= Unitary perfect number =

Integer which is the sum of its positive unitary divisors, not including itself

Unsolved problem in mathematics: Are there infinitely many unitary perfect numbers?

A unitary perfect number is an integer which is the sum of its positive proper unitary divisors, not including the number itself. (A divisor d of a number n is a unitary divisor if d and n/d share no common factors.) The number 6 is the only number that is both a perfect number and a unitary perfect number.

==Known examples==
The number 60 is a unitary perfect number because 1, 3, 4, 5, 12, 15, and 20 are its proper unitary divisors, and 1 + 3 + 4 + 5 + 12 + 15 + 20 = 60. The first five, and only known, unitary perfect numbers are:
- $6 = 2 \times 3$
- $60 = 2^2 \times 3 \times 5$
- $90 = 2 \times 3^2 \times 5$
- $87360 = 2^6 \times 3 \times 5 \times 7 \times 13$, and
- $146361946186458562560000 = 2^{18} \times 3 \times 5^4 \times 7 \times 11 \times 13 \times 19 \times 37 \times 79 \times 109 \times 157 \times 313$ .
The respective sums of their proper unitary divisors are as follows:
- 6 = 1 + 2 + 3
- 60 = 1 + 3 + 4 + 5 + 12 + 15 + 20
- 90 = 1 + 2 + 5 + 9 + 10 + 18 + 45
- 87360 = 1 + 3 + 5 + 7 + 13 + 15 + 21 + 35 + 39 + 64 + 65 + 91 + 105 + 192 + 195 + 273 + 320 + 448 + 455 + 832 + 960 + 1344 + 1365 + 2240 + 2496 + 4160 + 5824 + 6720 + 12480 + 17472 + 29120
- 146361946186458562560000 = 1 + 3 + 7 + 11 + ... + 13305631471496232960000 + 20908849455208366080000 + 48787315395486187520000 (4095 divisors in the sum)

==Properties==
There are no odd unitary perfect numbers.
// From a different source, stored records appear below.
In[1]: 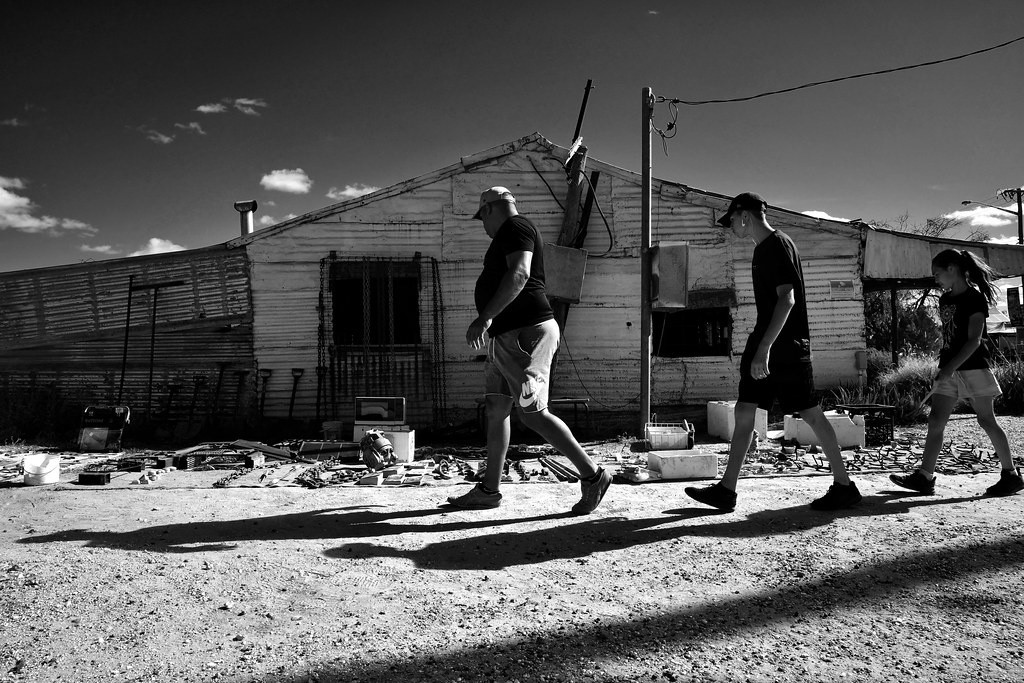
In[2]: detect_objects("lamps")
[235,199,256,236]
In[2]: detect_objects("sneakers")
[889,469,936,494]
[684,483,737,511]
[572,469,613,516]
[447,483,502,508]
[986,468,1024,496]
[809,481,862,511]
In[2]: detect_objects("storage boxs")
[646,426,689,449]
[354,425,416,463]
[707,401,767,442]
[648,450,718,480]
[835,403,897,446]
[783,413,865,448]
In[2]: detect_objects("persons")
[889,248,1024,496]
[447,185,613,514]
[684,191,863,512]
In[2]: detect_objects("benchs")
[475,398,592,438]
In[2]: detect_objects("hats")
[471,186,517,220]
[717,192,768,228]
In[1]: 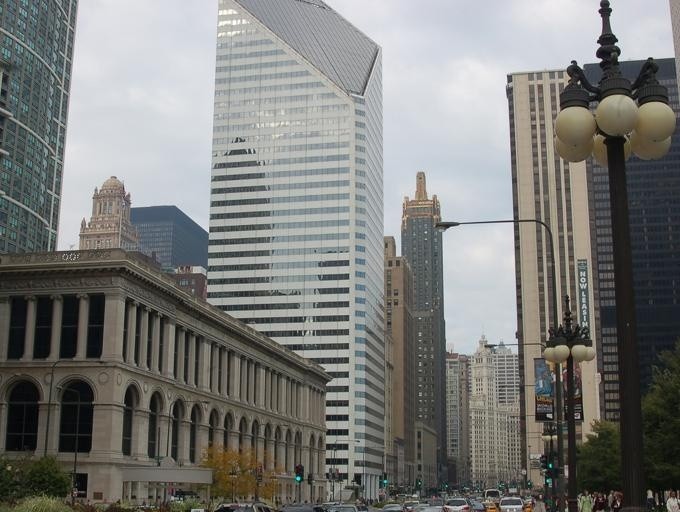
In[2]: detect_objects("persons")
[76,499,91,507]
[532,488,680,511]
[356,496,373,511]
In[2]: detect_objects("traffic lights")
[295,464,304,483]
[419,479,422,486]
[383,472,389,485]
[539,456,548,469]
[547,456,553,478]
[527,480,532,489]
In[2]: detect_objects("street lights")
[228,466,239,503]
[483,340,566,512]
[330,447,337,502]
[333,439,361,501]
[428,218,567,512]
[540,422,559,511]
[546,0,679,512]
[53,385,83,508]
[165,399,212,457]
[540,292,598,512]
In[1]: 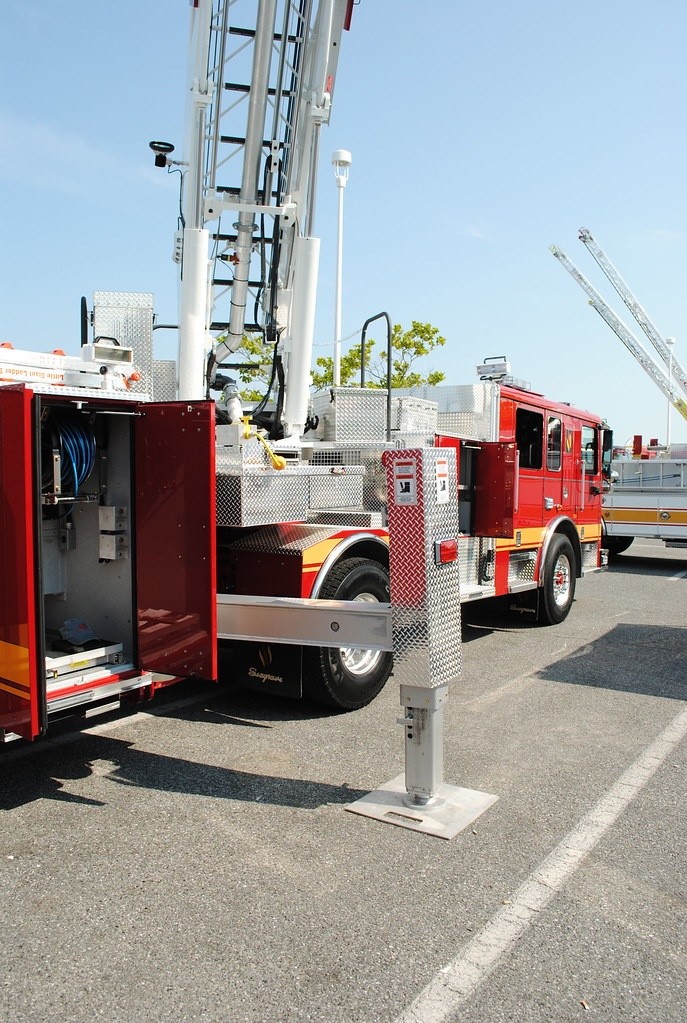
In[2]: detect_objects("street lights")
[331,148,353,388]
[667,336,675,445]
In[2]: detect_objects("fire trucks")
[1,0,615,841]
[548,226,687,557]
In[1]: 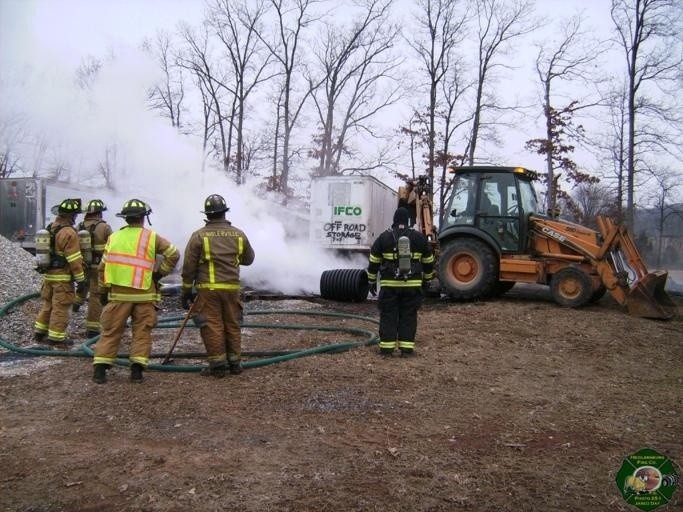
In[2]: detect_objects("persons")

This follows since 2^{d*(n)} divides the sum of the unitary divisors of an odd number n, where d*(n) is the number of distinct prime factors of n. One gets this because the sum of all the unitary divisors is a multiplicative function and one has that the sum of the unitary divisors of a prime power p^{a} is p^{a} + 1 which is even for all odd primes p. Therefore, an odd unitary perfect number must have only one distinct prime factor, and it is not hard to show that a power of prime cannot be a unitary perfect number, since there are not enough divisors.

It is not known whether or not there are infinitely many unitary perfect numbers, or indeed whether there are any further examples beyond the five already known. A sixth such number would have at least nine distinct odd prime factors.